- _Приведённый фрагмент_

-------------------------

В возрасте пяти-шести лет у детей молочные зубы начинали сменяться постоянными. Когда выпадал молочный зуб, его надо было принести домой, бросить в щель между стеной и печью (или же на колпак печи) и сказать: «Вот тебе, мышка, зуб репный, а мне дай костяной» (НАКНЦ, ф. 1, оп. 6, д. 490, л. 66). Верили, что выбрасывание молочного зуба в помойное ведро приводит к тому, что все выросшие потом постоянные зубы очень рано сгнивают и выпадают. Считалось также, что чем позднее молочные зубы сменятся постоянными, тем дольше они сохранятся у взрослого человека. В целом же процессу смены молочных зубов постоянными зубами сакрального значения, подобного прорезанию самого первого зуба у младенца, водлозеры не придавали.

-------------------------

- _Задания_
(1) Воспроизведите из фрагмента о смене молочных зубов текст от слов «В возрасте пяти-шести» до слов «водлозеры не придавали.».
(2) Куда, согласно фрагменту о смене молочных зубов, следовало бросить выпавший молочный зуб?

Извлечённые записи
-------------------------

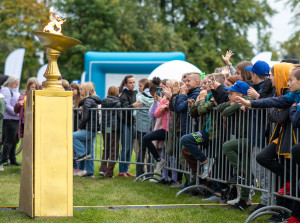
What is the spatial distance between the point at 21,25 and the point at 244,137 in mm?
30156

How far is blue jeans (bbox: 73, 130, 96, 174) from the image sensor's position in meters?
10.9

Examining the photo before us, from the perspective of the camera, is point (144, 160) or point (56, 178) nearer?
point (56, 178)

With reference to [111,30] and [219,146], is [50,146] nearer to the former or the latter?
[219,146]

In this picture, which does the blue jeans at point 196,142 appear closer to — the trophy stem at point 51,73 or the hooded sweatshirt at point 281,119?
the hooded sweatshirt at point 281,119

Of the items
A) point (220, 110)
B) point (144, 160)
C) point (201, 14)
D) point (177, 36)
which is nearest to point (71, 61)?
point (177, 36)

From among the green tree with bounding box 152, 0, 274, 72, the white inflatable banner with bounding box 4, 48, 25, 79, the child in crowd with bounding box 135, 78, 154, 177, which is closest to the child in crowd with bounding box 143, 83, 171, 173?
the child in crowd with bounding box 135, 78, 154, 177

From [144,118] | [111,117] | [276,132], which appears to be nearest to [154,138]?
[144,118]

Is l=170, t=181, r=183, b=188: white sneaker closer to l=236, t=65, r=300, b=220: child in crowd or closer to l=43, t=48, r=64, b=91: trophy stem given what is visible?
l=236, t=65, r=300, b=220: child in crowd

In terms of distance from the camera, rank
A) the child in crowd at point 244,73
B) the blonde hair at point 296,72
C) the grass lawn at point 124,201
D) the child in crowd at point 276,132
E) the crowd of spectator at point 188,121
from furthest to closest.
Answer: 1. the child in crowd at point 244,73
2. the grass lawn at point 124,201
3. the crowd of spectator at point 188,121
4. the child in crowd at point 276,132
5. the blonde hair at point 296,72

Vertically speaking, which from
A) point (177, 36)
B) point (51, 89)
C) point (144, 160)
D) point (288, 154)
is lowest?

-------------------------

- _Ответы_
(1)
В возрасте пяти-шести лет у детей молочные зубы начинали сменяться постоянными. Когда выпадал молочный зуб, его надо было принести домой, бросить в щель между стеной и печью (или же на колпак печи) и сказать: «Вот тебе, мышка, зуб репный, а мне дай костяной» (НАКНЦ, ф. 1, оп. 6, д. 490, л. 66). Верили, что выбрасывание молочного зуба в помойное ведро приводит к тому, что все выросшие потом постоянные зубы очень рано сгнивают и выпадают. Считалось также, что чем позднее молочные зубы сменятся постоянными, тем дольше они сохранятся у взрослого человека. В целом же процессу смены молочных зубов постоянными зубами сакрального значения, подобного прорезанию самого первого зуба у младенца, водлозеры не придавали.

(2) В щель между стеной и печью или на колпак печи.